# 1968 GTO with 2 piece pulley?



## thrashercharged (Sep 14, 2015)

I'm new to this forum - finally getting around to fixing up my goat after storing it for 20 years. Fired her up twice (2 different days) and the 3rd day she wouldn't. I figured out the timing chain skipped and verified that tonight. 

Now, this is a 68 GTO with I think a '74 smog motor 400. I say think because I checked the block numbers back in '93 and to the best of my recollection that's what I determined at the time. 

Now here's my question (for now - I'm sure I'll have plenty more!). It's got a 2 piece harmonic balancer, which from my research, was used only up to '67? I didn't realize that a 2 piece wasn't the norm until I got home from the shop and started started looking up parts, so I didn't pay that close attention to it and I'm doing this from memory.
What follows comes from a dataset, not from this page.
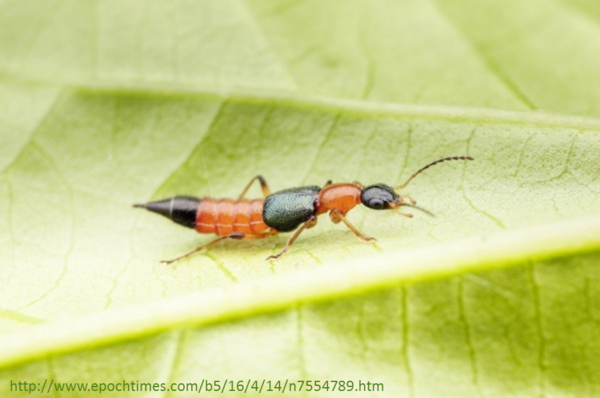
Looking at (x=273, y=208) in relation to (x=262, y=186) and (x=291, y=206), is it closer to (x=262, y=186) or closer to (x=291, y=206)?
(x=291, y=206)

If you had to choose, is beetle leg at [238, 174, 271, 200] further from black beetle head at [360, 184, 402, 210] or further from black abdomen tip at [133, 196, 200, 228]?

I recall the order is: AC pulley on outside, then 1st part of balancer with rubber damper which fits inside the Alt/PS pulley (1 piece) with a circular plate (thin steel) between the damper and the alt/PS pulley (I think). Then another circular thin steel plate, then the hub of the harmonic balancer (with the timing mark cast into it) - the piece that's pressed onto the crank.

I left the timing cover at the shop so I don't know if it's 8 or 11 bolt - I wasn't aware there was a change until now.
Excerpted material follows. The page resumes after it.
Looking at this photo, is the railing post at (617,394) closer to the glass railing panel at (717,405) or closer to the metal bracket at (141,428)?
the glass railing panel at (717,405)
I guess my question is, is this order correct? Should the 2 pieces of the balancer be separated by the Alt/PS pulley? 

Also, since I've a '68 with (if I'm correct) a '74 motor, why do I have a 2 piece? Should I "upgrade" to the more standard, newer 1 piece? Would I have to change to newer pulleys too? Would I need to use a 11 bolt timing cover if I do?


----------



## Pinion head (Jan 3, 2015)

Several different ways to solve this. Sounds like someone began to throw together accessorys. I try and stock nearly all these piece, have a large shelf in the pallet rack section just dedicated to Pontiac pulleys and brackets, another large section dedicated to original PS pumps.

First solution, would be run a nice condition 68 timing cover, a '68+ damper, '68-70 crank pulley, and correct '67/68 wp pulley. the '68 timing cover is a hybrid design and uses the '66-68 style 8 bolt water pump, (t has a more aggressive fin design on the cast impeller than the '63-65 cast impeller).
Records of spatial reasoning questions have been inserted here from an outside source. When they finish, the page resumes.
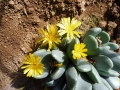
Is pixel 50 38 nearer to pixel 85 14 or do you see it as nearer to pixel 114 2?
pixel 85 14

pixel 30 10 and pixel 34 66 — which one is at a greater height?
pixel 30 10

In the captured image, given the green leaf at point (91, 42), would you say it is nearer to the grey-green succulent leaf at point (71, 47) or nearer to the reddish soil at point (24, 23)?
the grey-green succulent leaf at point (71, 47)

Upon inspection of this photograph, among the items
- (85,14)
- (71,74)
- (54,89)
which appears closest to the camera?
(71,74)

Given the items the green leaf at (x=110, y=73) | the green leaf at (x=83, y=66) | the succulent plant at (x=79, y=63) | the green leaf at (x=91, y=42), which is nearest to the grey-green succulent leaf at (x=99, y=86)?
the succulent plant at (x=79, y=63)

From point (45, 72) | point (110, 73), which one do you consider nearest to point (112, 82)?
point (110, 73)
2nd, and what I've been puting together as a conversion pulley kit for over the last 20 years. Often provided with correct PS pump and brackes. uses an 11 bolt timing cover (usually the owner has one), a '68+ damper, the '68-70 crank pulley(s) and the correct matching wp pulley which also lines up with the correct PS pump and 900 or 901 PS pump pulley.. This set up allows one to run the ieay to obtain tall 11 bolt wp, often an SFI rated damper, and for '67-68 owners with original alt straps, will just need to substitute a small front alt strap from a '69 model. 

- the last setup is what many are trying to get away from on their '65-70 Pontiacs with complete '71 and later engines. The look of he '71-74 Alt brackets and generic '71 up PS pump, just look odd in a Pre smog era Pontiac. If sticking with '71 pieces, one can't mix and match with the earlier style brackets or '67-70 style PS pump.

Hope this helps, welcome to the forum!


----------